== Exercise instructions ==
Locate each line in the items below that contains the word "distance", and copy those lines out in full. Case counts when matching.

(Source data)
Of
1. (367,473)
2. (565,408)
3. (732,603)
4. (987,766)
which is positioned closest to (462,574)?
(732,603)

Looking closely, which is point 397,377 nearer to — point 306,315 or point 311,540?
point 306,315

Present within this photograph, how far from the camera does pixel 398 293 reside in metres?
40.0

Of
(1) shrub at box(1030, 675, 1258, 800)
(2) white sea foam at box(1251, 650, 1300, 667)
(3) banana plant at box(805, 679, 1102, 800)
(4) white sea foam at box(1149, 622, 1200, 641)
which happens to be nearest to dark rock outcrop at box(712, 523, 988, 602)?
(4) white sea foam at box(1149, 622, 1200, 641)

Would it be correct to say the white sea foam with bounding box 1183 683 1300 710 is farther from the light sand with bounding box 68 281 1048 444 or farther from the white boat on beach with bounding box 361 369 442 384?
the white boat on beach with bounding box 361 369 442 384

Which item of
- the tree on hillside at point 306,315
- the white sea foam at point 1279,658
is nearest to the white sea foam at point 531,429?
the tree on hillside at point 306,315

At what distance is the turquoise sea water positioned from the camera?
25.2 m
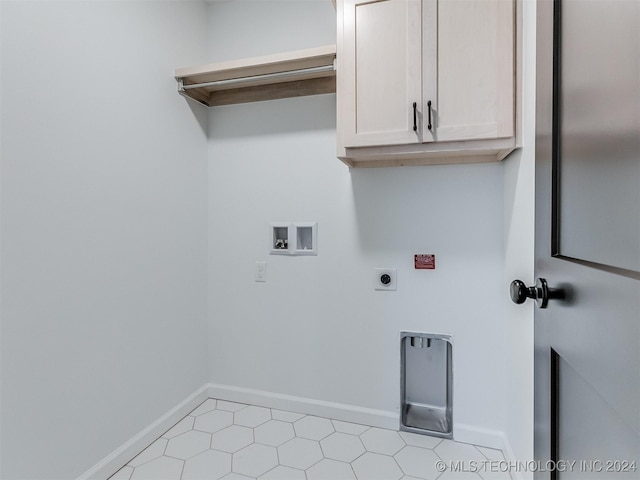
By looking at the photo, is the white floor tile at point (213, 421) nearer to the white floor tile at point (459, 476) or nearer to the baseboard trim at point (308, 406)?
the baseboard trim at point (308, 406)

==

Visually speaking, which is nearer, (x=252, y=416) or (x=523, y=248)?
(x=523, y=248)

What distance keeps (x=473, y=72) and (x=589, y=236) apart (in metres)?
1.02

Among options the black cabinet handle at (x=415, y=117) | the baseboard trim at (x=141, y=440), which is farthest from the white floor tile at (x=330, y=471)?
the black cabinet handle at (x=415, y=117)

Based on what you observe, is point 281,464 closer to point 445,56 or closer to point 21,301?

== Problem solution ==
At what distance is the turquoise sea water positioned from the camera?
What distance keeps (x=473, y=72) and (x=589, y=236) apart (in metres)?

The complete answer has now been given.